For many years, mature human endothelial cells derived from human vasculature were the main tool used to research the biology of human endothelial cells. The early 1970s saw the successful isolation of ECs from human umbilical veins, which was of utmost significance and gave researchers around the world unheard-of access to human EC cultures. Consequently, endothelial cells quickly established themselves as a crucial tool in vascular biology research, dominating the area to this day.
In an attempt to integrate such pre-existing vascular networks, scientists have turned to primary endothelial cells (ECs), which have the innate ability to produce blood vessels. There is still general agreement that using ECs is essential to this effort and that bioengineering vascular networks are still a top focus in tissue engineering.
Human Umbilical Vein Microvascular Endothelial Cells (HUVECs)
Amongst all potential sources of endothelial cells, endothelial cells from umbilical cord veins are
successfully isolated and propagated in vitro during the early 1970s. Today, it has become a staple tool in vascular biology research. HUVECs continue to be the most popular human EC source in bioengineering to this day, despite the development of alternative stem/progenitor cell sources.
There are many causes for this ubiquity, but they all fundamentally arise from the fact that HUVECs have been researched for much longer than any other source of human ECs. HUVECs have become the favoured alternative for the development of procedures and standardised assays in vascular biology and angiogenesis research as a result of the knowledge that has been acquired about them over time. This knowledge has given HUVECs an advantage over competing options.
These cells are now widely available in both research labs and commercial businesses as a result of the development of common assays that need HUVECs. However, HUVECs have a short lifespan in culture, which limits the clinical applications they can be used for in an autologous setting. As a result, additional sources of ECs produced from pluripotent stem cells or progenitor cells may very well outperform HUVECs in the future.
Human Dermal Microvascular Endothelial Cells (HDMECs)
Besides HUVECs, one of the most studied sources of primary human endothelial cells is endothelial cells isolated from small-diameter veins of skin microvasculature. Some of the early proof of concept in vivo studies were carried out using HDMEs in SCID mice.
The HDMEC that line the blood arteries of the skin exhibit various skin-specific traits in addition to sharing characteristics with endothelial cells found in other parts of the body. They actively take part in a number of physiological activities, such as temperature regulation, hemostasis management, and wound healing. The endothelial lining of blood vessels exhibits excellent heterogeneity through signalling pathways that regulate cell proliferation, quiescence and apoptosis.

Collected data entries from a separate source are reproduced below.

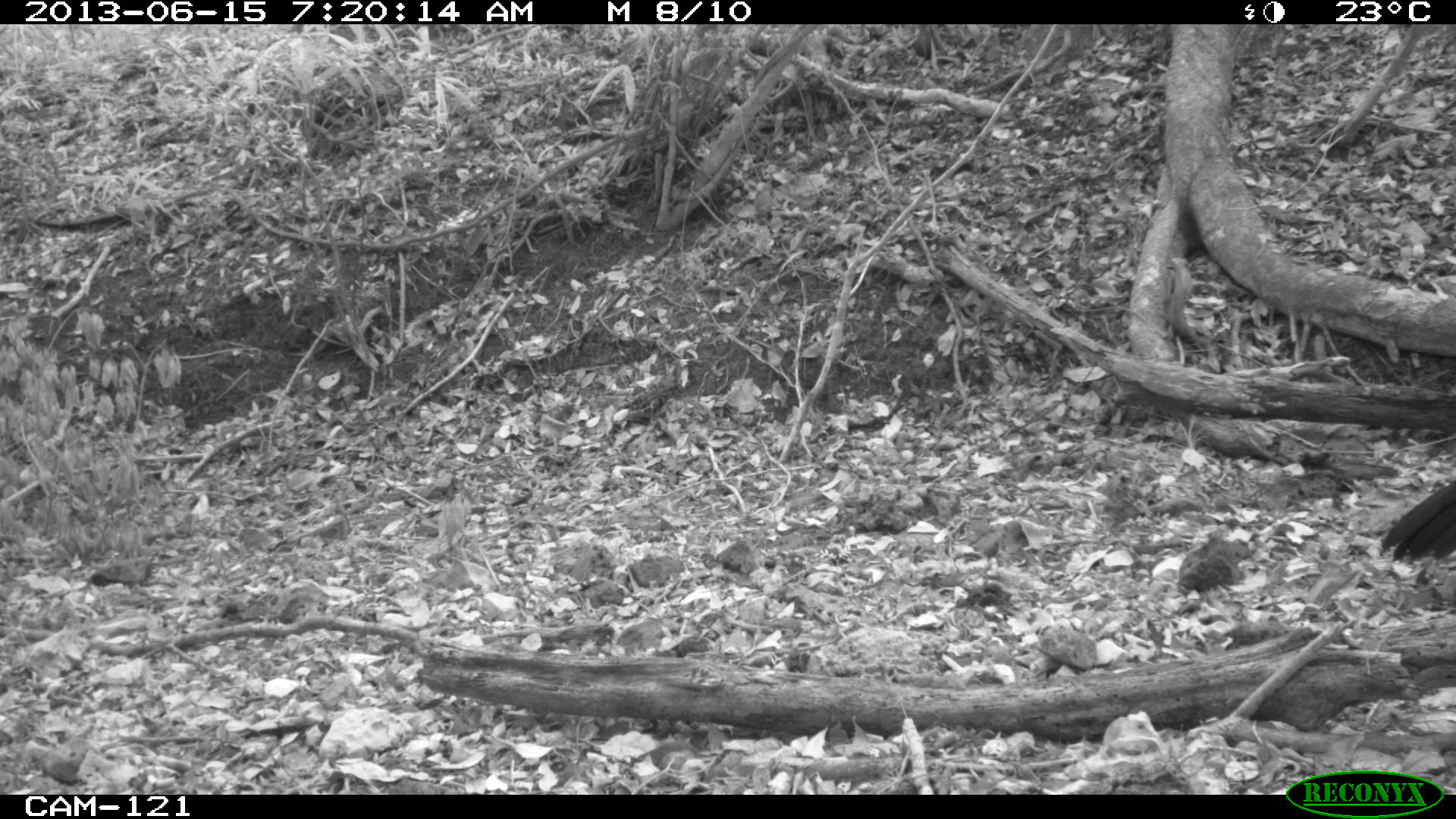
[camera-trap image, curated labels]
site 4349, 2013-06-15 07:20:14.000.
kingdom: Animalia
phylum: Chordata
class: Aves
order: Galliformes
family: Cracidae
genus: Crax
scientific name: Crax rubra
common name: great curassow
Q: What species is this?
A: Crax rubra (great curassow).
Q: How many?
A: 1.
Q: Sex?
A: Male.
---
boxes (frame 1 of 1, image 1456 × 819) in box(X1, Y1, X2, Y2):
crax rubra: box(1375, 469, 1456, 565)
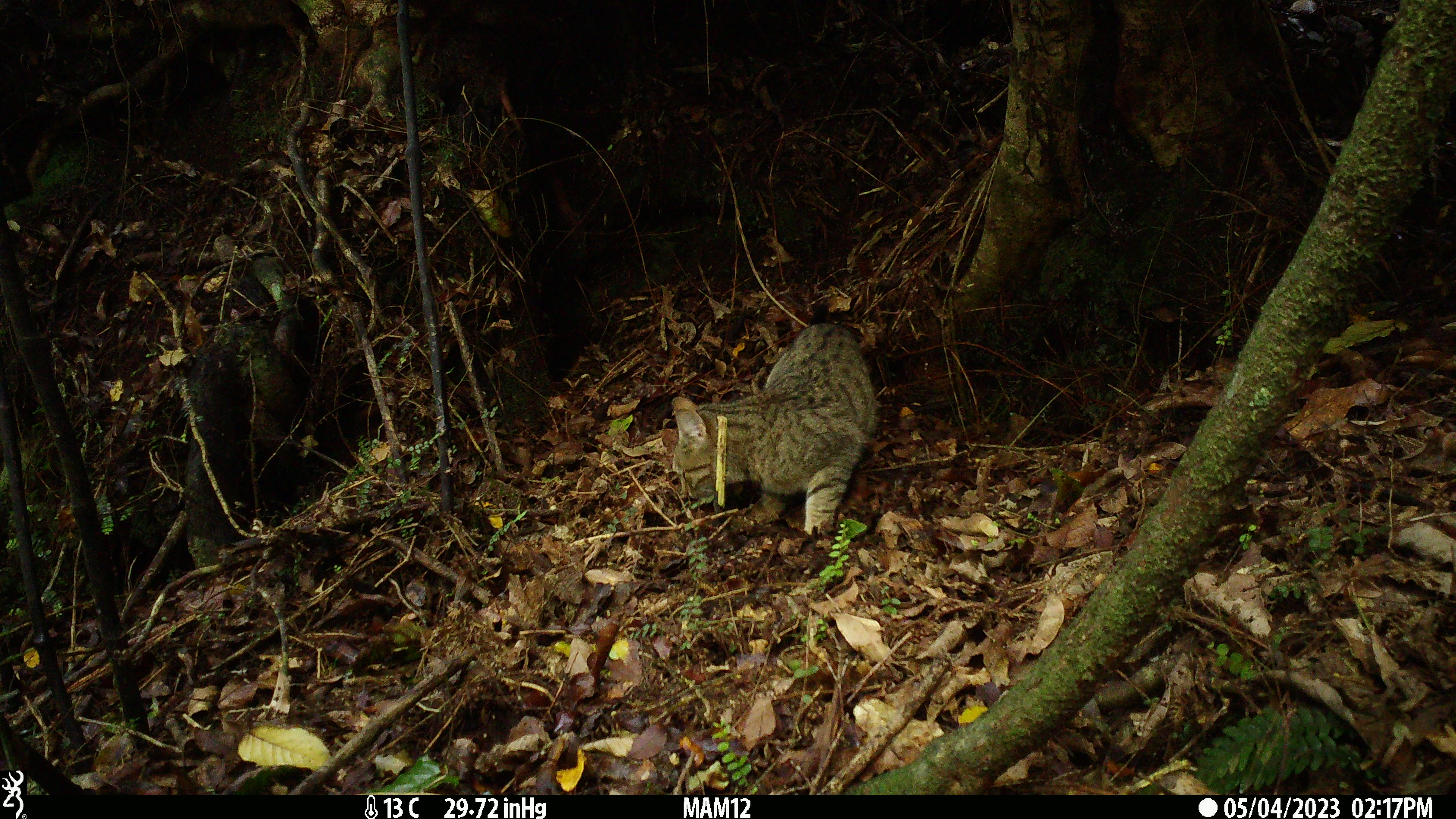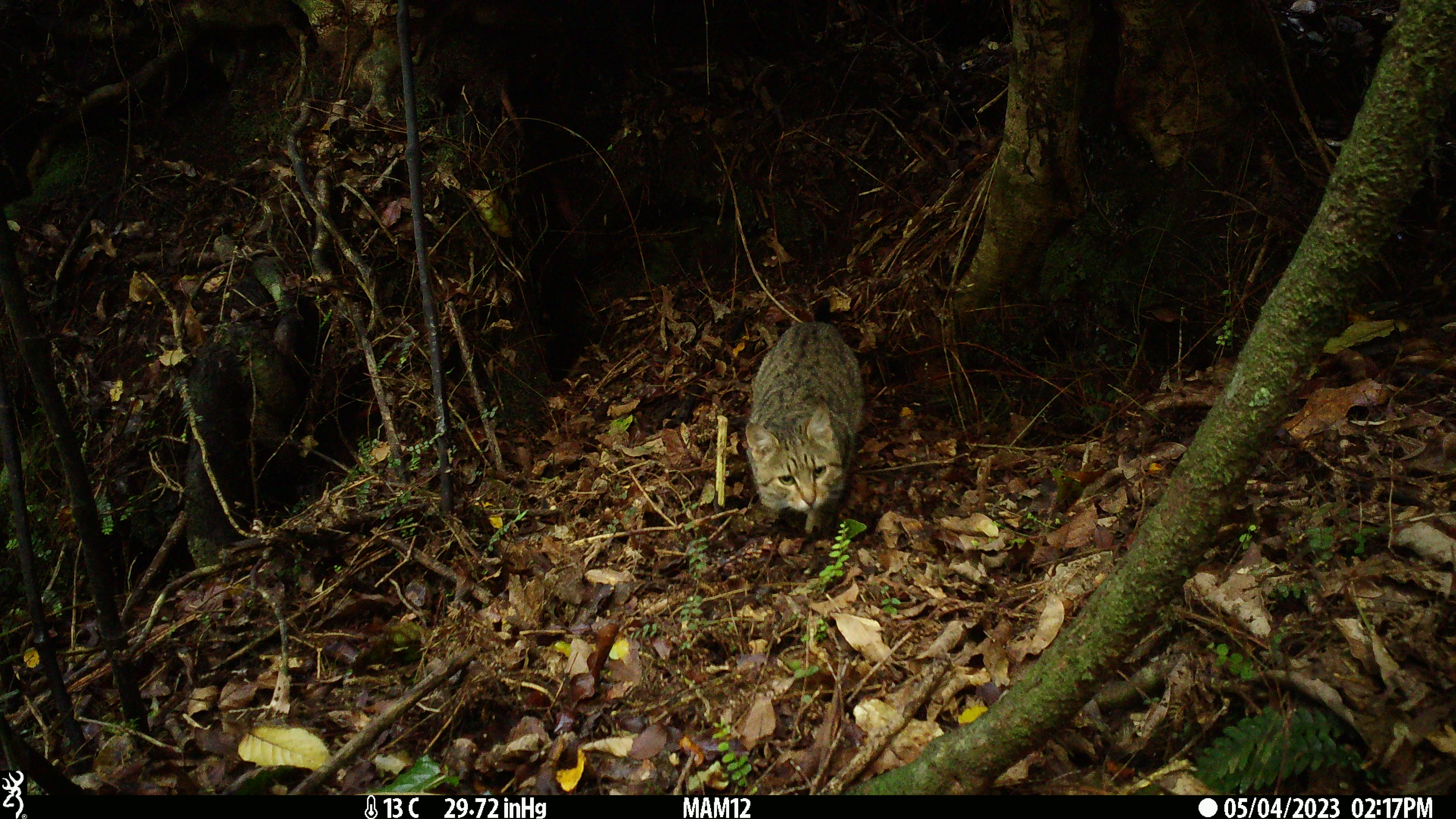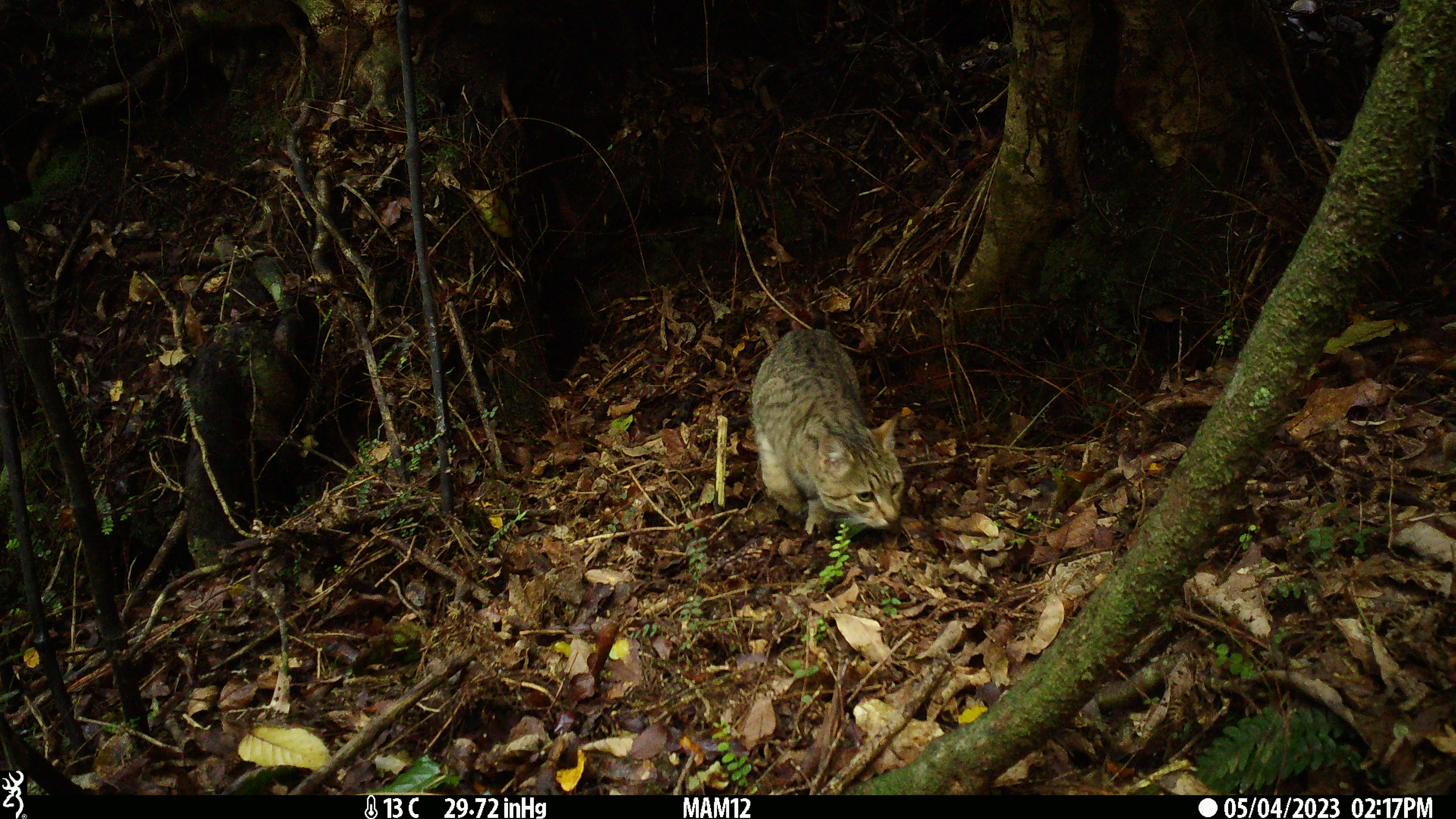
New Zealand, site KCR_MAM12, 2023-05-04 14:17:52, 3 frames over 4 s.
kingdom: Animalia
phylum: Chordata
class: Mammalia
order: Carnivora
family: Felidae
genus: Felis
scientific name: Felis catus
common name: domestic cat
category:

Human Endothelial Progenitors
Human Endothelial Progenitors obtained from circulating human peripheral blood are of widespread interest as a minimally invasive, more replicative cell source with the highest ability to form colonies in vitro. For therapeutic interventions, identifying endothelial progenitor cells in the blood is a promising way to obtain the required endothelium population without using any intrusive methods.
These cells are now more often referred to as endothelial colony-forming cells. Their first applications in bioengineering were reported by Wu et.al in the year 2004. Additionally, it was demonstrated that endothelial progenitors were incorporated into the graft and formed perfused vasculature that linked up with arriving host vessels. This was one of the earliest in vivo examples of the application of human ECFCs to the bioengineering of the human vascular system.